詳細はメットーラの結婚相手からのシンプルな報告書で把握した。
うん、まあ、その……つまり「怖かった」ということだな。
その場から逃げなかっただけ、頑張ったと思う。
たとえ、腰が抜けて動けなかっただけだとしても。
……
こっちのトラブルはメットーラの結婚は関係ないよな?
なんにせよだ。
ウルザたちはメットーラが結婚したことをちゃんと広めて、トラブルを減らしたいらしい。
混代竜族とのトラブルは四頭で終わりだと思うが、ダンダジィを名乗っていたころの暴れっぷりを考えると、まだなにかあってもおかしくないとの判断。
自分だけ幸せになってと、怒り狂う混代竜族がいるらしい。
それらを静めるため、大樹の村で結婚式と披露宴を行いたいとのこと。
ここには竜王ドース、暗黒竜ギラルがいるからな。
二人に認められた結婚なら、どこからも文句はでないだろうと。
俺としては、メットーラにはウルザたちが世話になっているので、全面的に協力するつもりだ。
なので、この村での結婚式、披露宴の代金は俺が出す。
これぐらいはさせてもらいたい。
そして、大樹の村のみんなも協力してくれる。
と言っても、大樹の村でやるのはいつも通りの宴会なんだけどね。
結婚式っぽくするために、村の女性陣がいろいろと準備しているし、料理なんかも派手にしようと鬼人族メイドたちが試作を行っている。
ウェディングケーキの試作品には、妖精女王や子供たちが大喜びだ。
食べるのはかまわないが、本番でも同じ物がでるんだぞ。
飽きちゃわないか?
本番はもっと味がよくなっていると。
なるほどと思うけど、鬼人族メイドたちに聞こえるように言うのはやめてほしいなぁ。
ほら、やる気になってる。
メットーラの結婚式と披露宴は大樹の村だけでなく、ティゼルが国作りをしている拠点の村と王都の二か所でも大々的に行われる予定だ。

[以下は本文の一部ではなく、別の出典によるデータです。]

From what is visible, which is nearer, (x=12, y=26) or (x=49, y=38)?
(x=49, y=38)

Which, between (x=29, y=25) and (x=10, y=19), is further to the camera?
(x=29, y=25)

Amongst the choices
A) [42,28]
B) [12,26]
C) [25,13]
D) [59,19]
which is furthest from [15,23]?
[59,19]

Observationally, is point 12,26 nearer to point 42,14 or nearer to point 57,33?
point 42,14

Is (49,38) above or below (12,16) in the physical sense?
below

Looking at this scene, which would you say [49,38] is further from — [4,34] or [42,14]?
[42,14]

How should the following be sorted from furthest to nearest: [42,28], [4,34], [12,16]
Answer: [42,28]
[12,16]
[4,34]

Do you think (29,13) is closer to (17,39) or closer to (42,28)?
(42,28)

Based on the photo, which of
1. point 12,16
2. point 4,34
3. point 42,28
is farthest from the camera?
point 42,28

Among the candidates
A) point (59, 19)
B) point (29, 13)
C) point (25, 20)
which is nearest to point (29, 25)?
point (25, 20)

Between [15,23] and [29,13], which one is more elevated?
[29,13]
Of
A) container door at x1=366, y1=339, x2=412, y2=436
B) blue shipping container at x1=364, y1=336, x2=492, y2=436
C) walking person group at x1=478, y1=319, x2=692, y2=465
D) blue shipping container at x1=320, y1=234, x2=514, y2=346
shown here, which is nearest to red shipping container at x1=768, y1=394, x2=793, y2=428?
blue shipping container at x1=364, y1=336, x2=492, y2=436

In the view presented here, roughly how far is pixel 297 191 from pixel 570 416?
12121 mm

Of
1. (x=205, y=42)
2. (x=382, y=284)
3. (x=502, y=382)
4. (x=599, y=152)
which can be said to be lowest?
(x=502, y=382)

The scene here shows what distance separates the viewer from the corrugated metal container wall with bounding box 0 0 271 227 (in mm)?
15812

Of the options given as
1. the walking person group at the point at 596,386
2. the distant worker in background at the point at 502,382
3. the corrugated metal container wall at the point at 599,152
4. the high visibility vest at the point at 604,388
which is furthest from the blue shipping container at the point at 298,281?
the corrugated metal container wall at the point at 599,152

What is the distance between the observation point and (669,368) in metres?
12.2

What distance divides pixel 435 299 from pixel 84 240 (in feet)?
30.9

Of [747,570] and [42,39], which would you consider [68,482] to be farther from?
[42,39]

そうしてメットーラの結婚相手を紹介し、トラブルを防ぐとウルザからの手紙で連絡を受けている。
そうだな。
メットーラの結婚相手が混代竜族だとわかれば、勝負を挑む者は減るだろう。
ん?
あと、ティゼルが作っている国の名や代表をその場で発表するらしい。
おお、決まったのか。
でも、結婚式や披露宴を利用する形だけど、いいのかな?
主役のメットーラたちが納得しているならいいけど。
あとで無理を言っていないか、確認しておこう。
次回は春のお話になります。
よろしくお願いします。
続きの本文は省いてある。